Families will probably find that the easiest way to access a cord blood unit for a child who does not have his or her own cord blood in storage, is to use sibling cord blood. The odds of a perfect match naturally occurring with a full sibling are 25%, but a match can be engineered with preimplantation genetic diagnosis. The cost to a US family to provide privately banked sibling cord blood is about $2,000 to bank the cord blood, about $125 per year in storage fees, plus any shipping costs that are not covered by the bank when the cord blood is released.

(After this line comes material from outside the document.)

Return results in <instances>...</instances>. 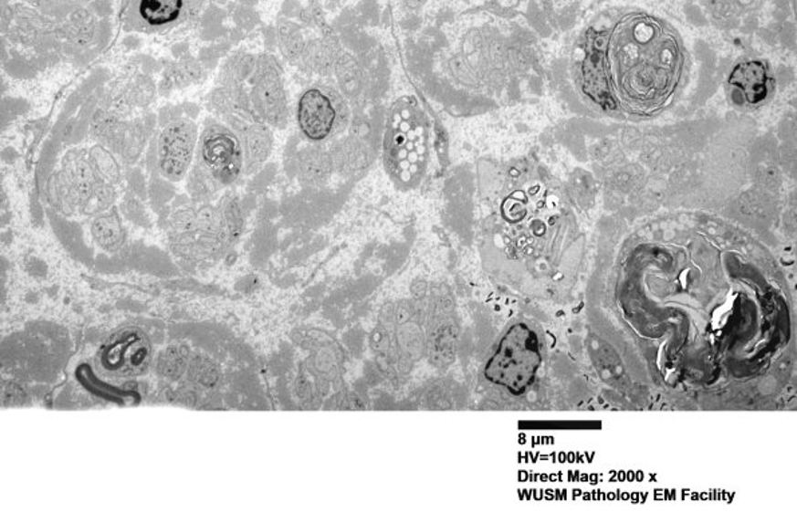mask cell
Returning a JSON list of instances; mask_svg holds the SVG:
<instances>
[{"label":"cell","instance_id":"2","mask_svg":"<svg viewBox=\"0 0 797 523\" xmlns=\"http://www.w3.org/2000/svg\"><path fill=\"white\" fill-rule=\"evenodd\" d=\"M540 364V350L535 333L520 324L509 330L487 367L493 383L520 392L535 378Z\"/></svg>","mask_w":797,"mask_h":523},{"label":"cell","instance_id":"8","mask_svg":"<svg viewBox=\"0 0 797 523\" xmlns=\"http://www.w3.org/2000/svg\"><path fill=\"white\" fill-rule=\"evenodd\" d=\"M37 5L47 10H59V8H71L82 5L86 0H34Z\"/></svg>","mask_w":797,"mask_h":523},{"label":"cell","instance_id":"7","mask_svg":"<svg viewBox=\"0 0 797 523\" xmlns=\"http://www.w3.org/2000/svg\"><path fill=\"white\" fill-rule=\"evenodd\" d=\"M77 379L89 392L100 398L108 399V401L117 402L120 404H126L128 402L133 403V399L139 401L140 396L133 391H125L121 388L110 386V384L102 382L90 367L82 364L79 369H77Z\"/></svg>","mask_w":797,"mask_h":523},{"label":"cell","instance_id":"3","mask_svg":"<svg viewBox=\"0 0 797 523\" xmlns=\"http://www.w3.org/2000/svg\"><path fill=\"white\" fill-rule=\"evenodd\" d=\"M152 347L142 330L125 329L111 335L97 355L103 375L111 379H129L148 369Z\"/></svg>","mask_w":797,"mask_h":523},{"label":"cell","instance_id":"6","mask_svg":"<svg viewBox=\"0 0 797 523\" xmlns=\"http://www.w3.org/2000/svg\"><path fill=\"white\" fill-rule=\"evenodd\" d=\"M337 110L331 99L320 89H309L298 103V123L309 140L320 142L331 134Z\"/></svg>","mask_w":797,"mask_h":523},{"label":"cell","instance_id":"5","mask_svg":"<svg viewBox=\"0 0 797 523\" xmlns=\"http://www.w3.org/2000/svg\"><path fill=\"white\" fill-rule=\"evenodd\" d=\"M202 158L212 175L223 183L235 180L242 166L239 142L222 128L205 131L202 143Z\"/></svg>","mask_w":797,"mask_h":523},{"label":"cell","instance_id":"4","mask_svg":"<svg viewBox=\"0 0 797 523\" xmlns=\"http://www.w3.org/2000/svg\"><path fill=\"white\" fill-rule=\"evenodd\" d=\"M202 0H125V27L142 33H164L196 16Z\"/></svg>","mask_w":797,"mask_h":523},{"label":"cell","instance_id":"9","mask_svg":"<svg viewBox=\"0 0 797 523\" xmlns=\"http://www.w3.org/2000/svg\"><path fill=\"white\" fill-rule=\"evenodd\" d=\"M421 2H423V0H408L409 5H412V7L421 5Z\"/></svg>","mask_w":797,"mask_h":523},{"label":"cell","instance_id":"1","mask_svg":"<svg viewBox=\"0 0 797 523\" xmlns=\"http://www.w3.org/2000/svg\"><path fill=\"white\" fill-rule=\"evenodd\" d=\"M682 70L676 34L655 16L632 14L587 38L579 83L604 111L647 117L669 105Z\"/></svg>","mask_w":797,"mask_h":523}]
</instances>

In summary, the potential market of patients who could benefit from cord blood therapy for cerebral palsy numbers in the thousands and is distributed worldwide. Someday our approach towards all cord blood banking may be modified by the realization that a certain fraction of infants will need to use their cord blood stem cells for therapy. Dr. Kurtzberg of Duke has suggested that the cord blood donated to public banks should be "embargoed" for the first year of storage, in case the donor needs it back.